* _Supplied passage_

* * *

A WARTIME nurse is part of a very select group of women still alive today to have been awarded the Burma Star medal.

Winnie Roberts, aged 92, now lives in Pershore and was one of a small number of British nurses who treated injured soldiers in the Far East during the war with Japan.

Many of her friends and colleagues have now passed away and she believes she is the only woman in the area to have the medal as the number of women in Burma at the time were ‘few and far between’.

But it comes as no surprise that Mrs Roberts is still going strong; what more would you expect from a woman who had stared down the barrel of an enemy soldier’s gun without flinching?

She originally trained as a nurse in Chesterfield where the matron had been a nurse in the First World War. After coming towards the end of the training programme she was asked if she would like to join the reserves and agreed in 1936.

Mrs Roberts was only six months into her career when she was sent to India to the city of Puna near Bombay. After her time in Puna, she moved on to Dhaka in Bangladesh.

She said: “We were asked if we wanted to take part in active service and I was happy to do that, so soon we were treating soldiers who had been injured in battle and were suffering from various illnesses.

“In fact we had to treat far more people with illnesses such as malaria and gangrene than with wounds.

* * *

* _Data_
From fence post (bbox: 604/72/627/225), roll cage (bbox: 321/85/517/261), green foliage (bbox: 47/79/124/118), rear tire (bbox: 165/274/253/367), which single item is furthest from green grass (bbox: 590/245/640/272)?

* * *

* _The task_
Could you revise the Burma Star nurse article, giving everything from "Mrs Roberts was" down to "Dhaka in Bangladesh." again with "Dhaka" changed to "Dacca"?

* _Response to the task_
Mrs Roberts was only six months into her career when she was sent to India to the city of Puna near Bombay. After her time in Puna, she moved on to Dacca in Bangladesh.